**SELECTED EXTRACT**
# # # # #

# NFS + Freebsd + Kerberos authentication



## frankS2 (Apr 27, 2009)

Hi, I've been googling and using IRC channels to try to find a way to do this, but I always end up empty. I wonder if anyone here have any tips for me? 

Regards
Frank:stud


----------



## pamdirac (Apr 27, 2009)

I only made samba+solaris+Kerberos authentication

try this link 
http://www.freesoftwaremagazine.com/columns/securing_nfs


----------



## frankS2 (Apr 28, 2009)

Yes, I've read that article, but the problem is that you need rpc.svcgssd runnning, which I do not seem to find for FBSD, but thanks for the post any way


----------



## SirDice (Apr 28, 2009)

If I read this correctly it's currently (being) implemented in -CURRENT. AFAIK it hasn't made it to 7-STABLE yet.


----------



## frankS2 (May 14, 2009)

# # # # #

**INFORMATION SHOWN**
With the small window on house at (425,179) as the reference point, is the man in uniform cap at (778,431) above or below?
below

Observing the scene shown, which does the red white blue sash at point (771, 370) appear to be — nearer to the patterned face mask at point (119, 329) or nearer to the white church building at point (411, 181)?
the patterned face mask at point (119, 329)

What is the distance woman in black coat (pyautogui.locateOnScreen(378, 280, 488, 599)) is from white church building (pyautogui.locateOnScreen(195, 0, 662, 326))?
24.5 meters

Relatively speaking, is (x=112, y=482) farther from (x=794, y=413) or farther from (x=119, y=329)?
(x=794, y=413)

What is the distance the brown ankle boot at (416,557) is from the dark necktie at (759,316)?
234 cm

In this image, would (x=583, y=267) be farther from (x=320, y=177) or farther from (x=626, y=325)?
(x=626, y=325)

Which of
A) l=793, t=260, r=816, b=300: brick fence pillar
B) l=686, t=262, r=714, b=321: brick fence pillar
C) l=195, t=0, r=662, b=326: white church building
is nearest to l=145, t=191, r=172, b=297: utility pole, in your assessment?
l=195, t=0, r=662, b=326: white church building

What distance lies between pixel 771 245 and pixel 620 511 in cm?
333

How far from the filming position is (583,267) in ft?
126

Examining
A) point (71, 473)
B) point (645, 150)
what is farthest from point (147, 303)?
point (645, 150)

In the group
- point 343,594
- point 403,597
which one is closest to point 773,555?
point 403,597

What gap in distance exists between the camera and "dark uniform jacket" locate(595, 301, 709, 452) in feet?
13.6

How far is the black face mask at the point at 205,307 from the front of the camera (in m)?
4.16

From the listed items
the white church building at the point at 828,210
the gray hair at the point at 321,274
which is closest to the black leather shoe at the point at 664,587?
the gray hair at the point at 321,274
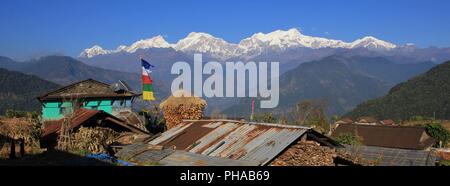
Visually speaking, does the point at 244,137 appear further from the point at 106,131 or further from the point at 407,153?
the point at 407,153

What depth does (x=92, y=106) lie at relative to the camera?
3950cm

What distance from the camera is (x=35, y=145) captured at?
18750 millimetres

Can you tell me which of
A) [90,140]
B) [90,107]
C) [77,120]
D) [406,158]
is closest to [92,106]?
[90,107]

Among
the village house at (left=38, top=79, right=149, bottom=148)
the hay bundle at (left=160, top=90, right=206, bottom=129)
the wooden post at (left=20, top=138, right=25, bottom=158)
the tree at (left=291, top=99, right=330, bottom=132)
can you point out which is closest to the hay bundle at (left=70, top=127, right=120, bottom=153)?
the village house at (left=38, top=79, right=149, bottom=148)

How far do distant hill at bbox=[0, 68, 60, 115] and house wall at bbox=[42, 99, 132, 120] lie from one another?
46.6 meters

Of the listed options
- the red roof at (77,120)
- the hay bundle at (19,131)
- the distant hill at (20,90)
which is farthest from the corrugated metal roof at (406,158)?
the distant hill at (20,90)

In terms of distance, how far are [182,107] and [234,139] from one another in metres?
10.1

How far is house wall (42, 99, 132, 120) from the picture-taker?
3660cm

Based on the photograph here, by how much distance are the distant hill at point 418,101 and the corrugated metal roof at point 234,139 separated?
247 feet

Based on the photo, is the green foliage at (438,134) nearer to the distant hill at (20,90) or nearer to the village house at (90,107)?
the village house at (90,107)

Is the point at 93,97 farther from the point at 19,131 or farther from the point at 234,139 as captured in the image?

# # # # #

**TO-DO LIST**
1 - Translate this sentence from the forum thread into Spanish: "If I read this correctly it's currently (being) implemented in -CURRENT."
2 - Print verbatim the stretch of the rows from the line containing "In terms of" through the last line of the rows.
The forum thread and the rows are unrelated to each other.

**WRITTEN RESPONSES**
1 - Si lo leo correctamente, actualmente está (siendo) implementado en -CURRENT.

2 -
In terms of distance, how far are [182,107] and [234,139] from one another in metres?
10.1

How far is house wall (42, 99, 132, 120) from the picture-taker?
3660cm

Based on the photograph here, by how much distance are the distant hill at point 418,101 and the corrugated metal roof at point 234,139 separated?
247 feet

Based on the photo, is the green foliage at (438,134) nearer to the distant hill at (20,90) or nearer to the village house at (90,107)?
the village house at (90,107)

Is the point at 93,97 farther from the point at 19,131 or farther from the point at 234,139 as captured in the image?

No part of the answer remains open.